If he had a different aim, he would offer a solution to the problems he cites. Instead, he urges us to get mad, and be more alienated.

7 thoughts on “Column III: Kevin Bryant takes destructive approach, offers reader no way out but rage

  1. Burl Burlingame

    I’m guessing that Sen. Bryant is a conservative of the Republican type. In which case, Brad, you’re missing the bigger picture. Their solution IS destruction. The 30-year plan of demonizing the media has paid off handsomely in de-educating the populace, the targets now are health and education, because a healthy, educated population are poor consumers of privately run medical and educational facilities.

  2. `Kathryn Fenner

    The Biomass cost nothing–JCI has reimbursed the presumed cost savings every year. it was supposed t save USC oney–is it not supposed to try to save money?

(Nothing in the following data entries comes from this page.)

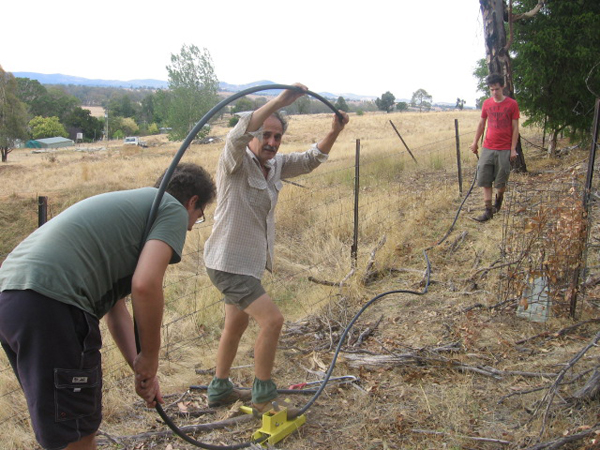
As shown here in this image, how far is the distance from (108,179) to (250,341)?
20.1 meters

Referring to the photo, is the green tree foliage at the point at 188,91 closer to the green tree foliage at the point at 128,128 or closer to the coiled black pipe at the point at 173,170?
the green tree foliage at the point at 128,128

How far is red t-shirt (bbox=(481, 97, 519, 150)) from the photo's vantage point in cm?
677

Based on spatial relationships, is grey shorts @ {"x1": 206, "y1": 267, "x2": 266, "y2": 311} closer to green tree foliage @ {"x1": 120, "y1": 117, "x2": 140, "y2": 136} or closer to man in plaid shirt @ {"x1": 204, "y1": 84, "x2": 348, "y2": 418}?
man in plaid shirt @ {"x1": 204, "y1": 84, "x2": 348, "y2": 418}

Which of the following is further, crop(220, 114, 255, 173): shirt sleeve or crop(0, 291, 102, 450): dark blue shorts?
crop(220, 114, 255, 173): shirt sleeve

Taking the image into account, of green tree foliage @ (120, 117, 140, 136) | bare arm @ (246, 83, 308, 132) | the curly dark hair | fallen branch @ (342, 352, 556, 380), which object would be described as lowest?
fallen branch @ (342, 352, 556, 380)

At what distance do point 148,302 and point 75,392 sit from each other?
0.43 m

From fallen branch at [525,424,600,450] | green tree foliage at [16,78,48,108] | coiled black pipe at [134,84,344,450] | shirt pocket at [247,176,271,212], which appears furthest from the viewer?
green tree foliage at [16,78,48,108]

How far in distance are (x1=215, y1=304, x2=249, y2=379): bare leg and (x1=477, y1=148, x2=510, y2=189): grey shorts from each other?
4.91 metres

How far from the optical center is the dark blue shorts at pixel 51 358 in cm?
182

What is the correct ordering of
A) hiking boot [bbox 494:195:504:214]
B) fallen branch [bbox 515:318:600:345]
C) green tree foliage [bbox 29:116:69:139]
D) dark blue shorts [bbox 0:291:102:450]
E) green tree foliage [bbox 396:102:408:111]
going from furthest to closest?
green tree foliage [bbox 396:102:408:111] < green tree foliage [bbox 29:116:69:139] < hiking boot [bbox 494:195:504:214] < fallen branch [bbox 515:318:600:345] < dark blue shorts [bbox 0:291:102:450]

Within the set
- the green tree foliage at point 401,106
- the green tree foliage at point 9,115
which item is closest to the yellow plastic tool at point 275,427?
the green tree foliage at point 9,115

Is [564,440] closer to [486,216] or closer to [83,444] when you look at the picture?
[83,444]

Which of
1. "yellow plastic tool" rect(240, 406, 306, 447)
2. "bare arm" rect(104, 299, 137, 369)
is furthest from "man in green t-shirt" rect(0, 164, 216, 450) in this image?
"yellow plastic tool" rect(240, 406, 306, 447)

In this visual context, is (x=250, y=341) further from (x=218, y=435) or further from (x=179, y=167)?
(x=179, y=167)
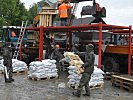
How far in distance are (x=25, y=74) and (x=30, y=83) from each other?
109 inches

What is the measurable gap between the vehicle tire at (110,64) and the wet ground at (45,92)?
261 cm

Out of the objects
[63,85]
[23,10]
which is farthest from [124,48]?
[23,10]

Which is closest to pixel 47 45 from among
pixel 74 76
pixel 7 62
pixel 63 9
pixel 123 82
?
pixel 63 9

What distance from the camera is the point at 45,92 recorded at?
984cm

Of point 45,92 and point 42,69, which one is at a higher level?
point 42,69

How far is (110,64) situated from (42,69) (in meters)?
3.98

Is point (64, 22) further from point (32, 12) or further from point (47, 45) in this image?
point (32, 12)

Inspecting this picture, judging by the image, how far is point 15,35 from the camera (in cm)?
1814

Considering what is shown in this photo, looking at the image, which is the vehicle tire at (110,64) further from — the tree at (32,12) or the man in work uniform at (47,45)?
the tree at (32,12)

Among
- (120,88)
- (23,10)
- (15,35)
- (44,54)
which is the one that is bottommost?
(120,88)

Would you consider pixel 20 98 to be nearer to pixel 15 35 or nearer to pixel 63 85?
pixel 63 85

    Today’s paper is full of nuttiness–the woman who called the governor’s office because she saw several city workers watching one use a shovel–like maybe that was all that was required for the job before technical skills to be provided by the others were needed–srsly, folks. Get a life!

  3. KP

    If you have the patience to wait out the obnoxious ads on The State’s online editorial page, Kevin Bryant shouldn’t be your reward.

  4. Ralph Hightower

    Kevin Bryant is stoking the fires and passions of the Tea Baggers.

    Let’s wait until we get a reasonable governor before we start handing control of state agencies and universities over to the governor.

    SC Governot Nikki Haley is the best example of why control should not be taken from the General Assembly and given to the governor. She wants control of administering the state with her proposed Department of Administration and also keeping the Budget and Control Board, which has South Carolina’s Information Technology. It was revealed that Haley and staff are deleting their emails that should be kepts. Now imagine the power she would have to wipe out records if she controlled the Information Technology department.

  5. Mark Stewart

    I disagree with Ralph here. The fact that Nikki is Nikki is exactly why agencies should be consolidated under the Governor.

    Ultimately the voters have to be responsible for the government that they elect. Fragmentation is actually just an abdication of that civic responsibility. Lets give her what she should have – and then vote for the candidate best able to show real leadership.

  6. Kevin

    Here, Brad is responding to a different opinion column, not the one written by Kevin Bryant.

    Senator Bryant’s column is more narrowly focused on the use of tax dollars by USC to fund projects like Innovista and a biomass plant. It does not lend itself to the discussion of a state board of regents – which would be a fine topic to discuss in another guest column.

    A critical reader can realize that Senator Bryant is actually presenting a solution to his perceived problem with USC: don’t gamble money on wasteful economic development projects or failed green energy initiatives when you really exist to simply educate students – especially when you are also making it harder and harder for students to afford that education.